(Stored items)
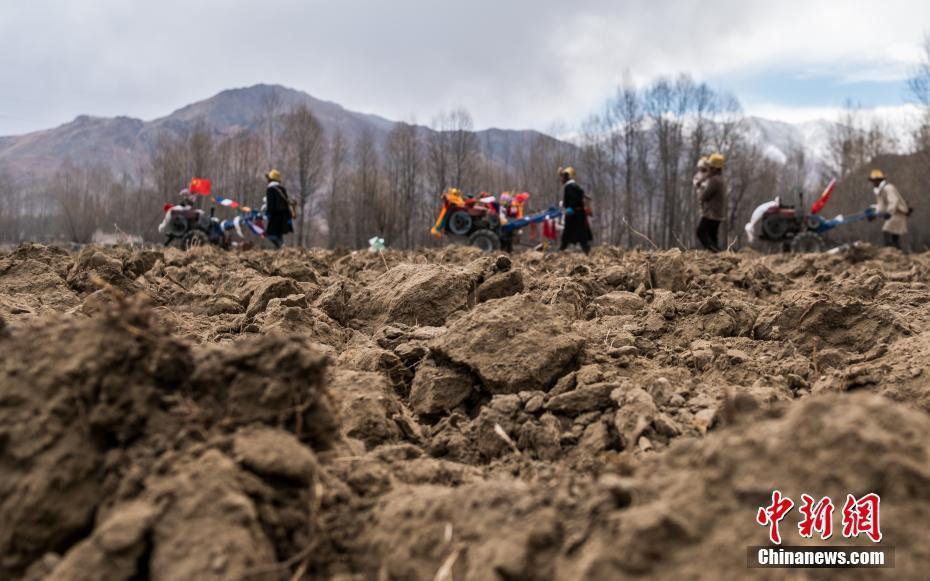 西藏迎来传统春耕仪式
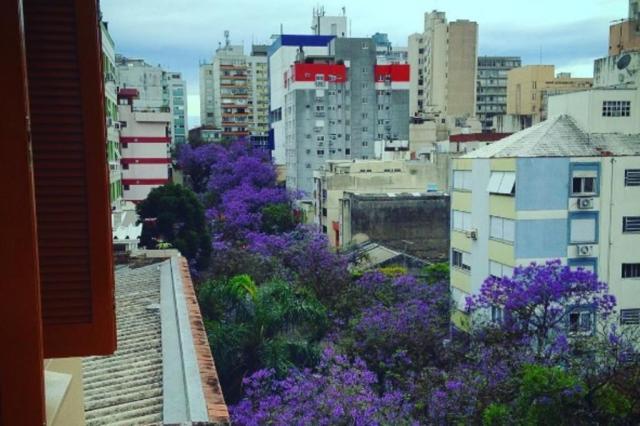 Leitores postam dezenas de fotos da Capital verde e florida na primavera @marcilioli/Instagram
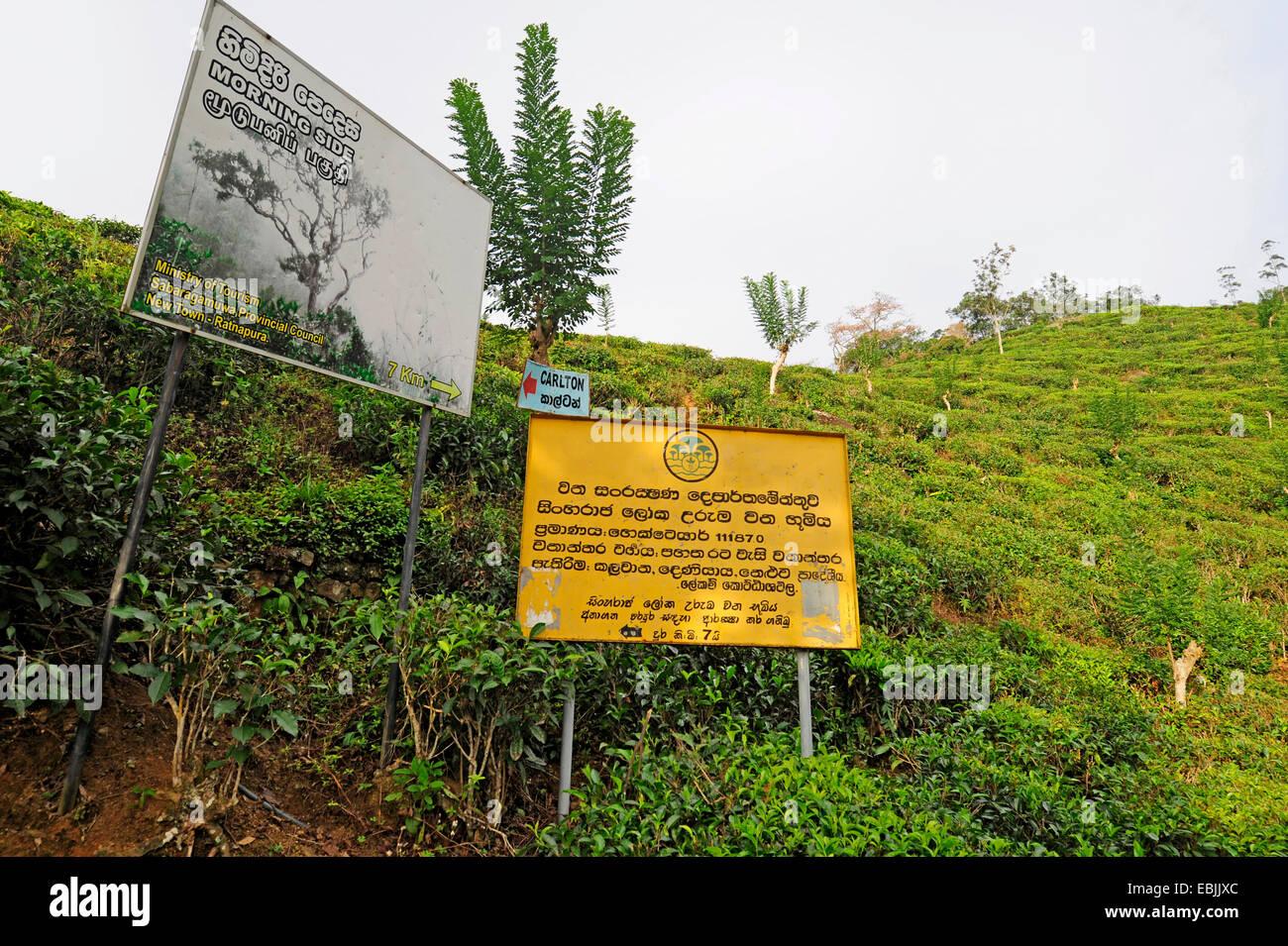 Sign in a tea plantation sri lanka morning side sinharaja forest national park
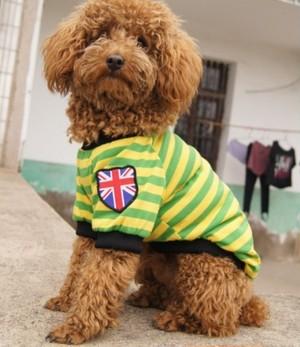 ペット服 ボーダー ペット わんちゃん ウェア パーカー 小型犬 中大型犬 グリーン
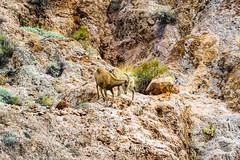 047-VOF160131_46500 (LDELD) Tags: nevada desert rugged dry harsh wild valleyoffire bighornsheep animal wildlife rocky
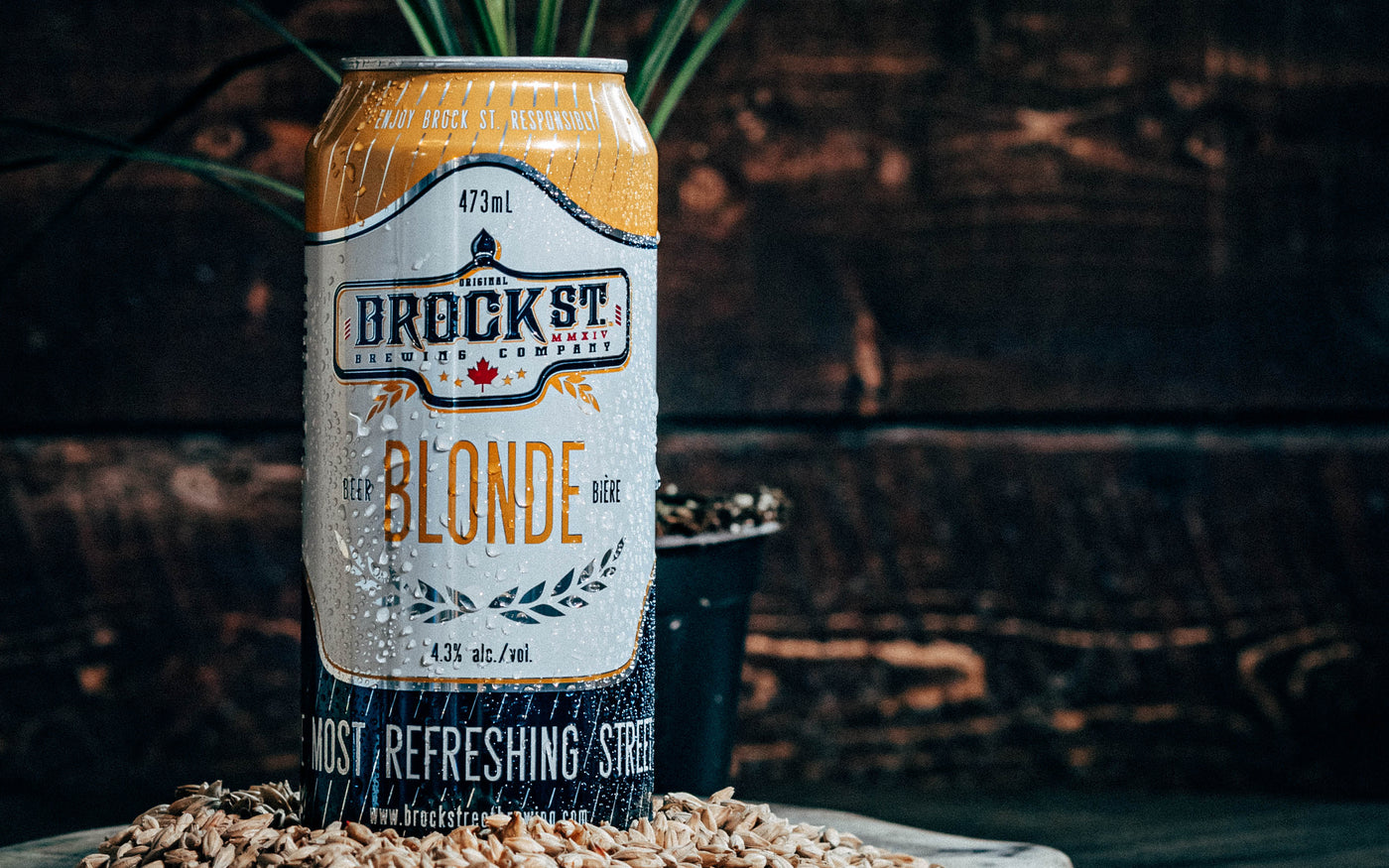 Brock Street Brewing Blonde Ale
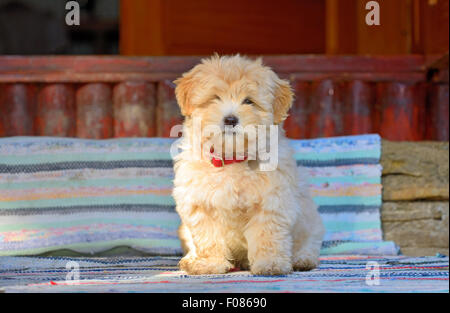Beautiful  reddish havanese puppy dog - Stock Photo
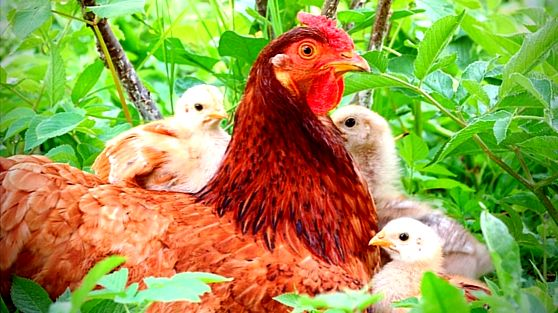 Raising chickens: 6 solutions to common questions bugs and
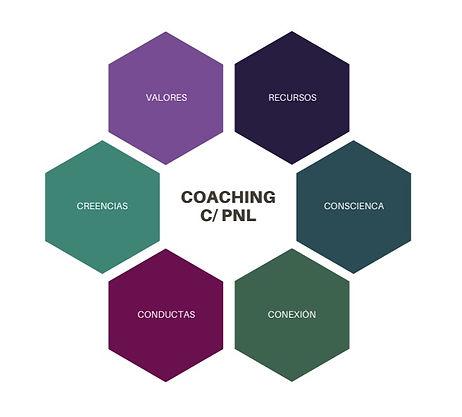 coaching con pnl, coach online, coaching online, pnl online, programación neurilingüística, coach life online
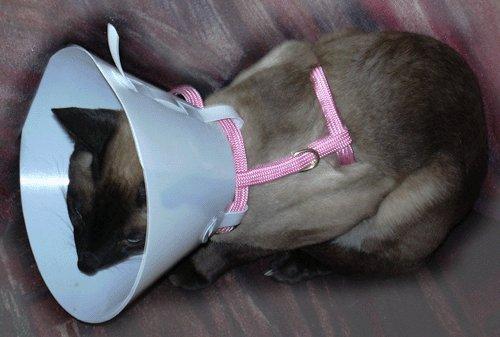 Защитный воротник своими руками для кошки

Try it
Your answer should hold every record above, printed exactly and free of pictures.

Response below
 西藏迎来传统春耕仪式
 Leitores postam dezenas de fotos da Capital verde e florida na primavera @marcilioli/Instagram
 Sign in a tea plantation sri lanka morning side sinharaja forest national park
 ペット服 ボーダー ペット わんちゃん ウェア パーカー 小型犬 中大型犬 グリーン
 047-VOF160131_46500 (LDELD) Tags: nevada desert rugged dry harsh wild valleyoffire bighornsheep animal wildlife rocky
 Brock Street Brewing Blonde Ale
Beautiful  reddish havanese puppy dog - Stock Photo
 Raising chickens: 6 solutions to common questions bugs and
 coaching con pnl, coach online, coaching online, pnl online, programación neurilingüística, coach life online
 Защитный воротник своими руками для кошки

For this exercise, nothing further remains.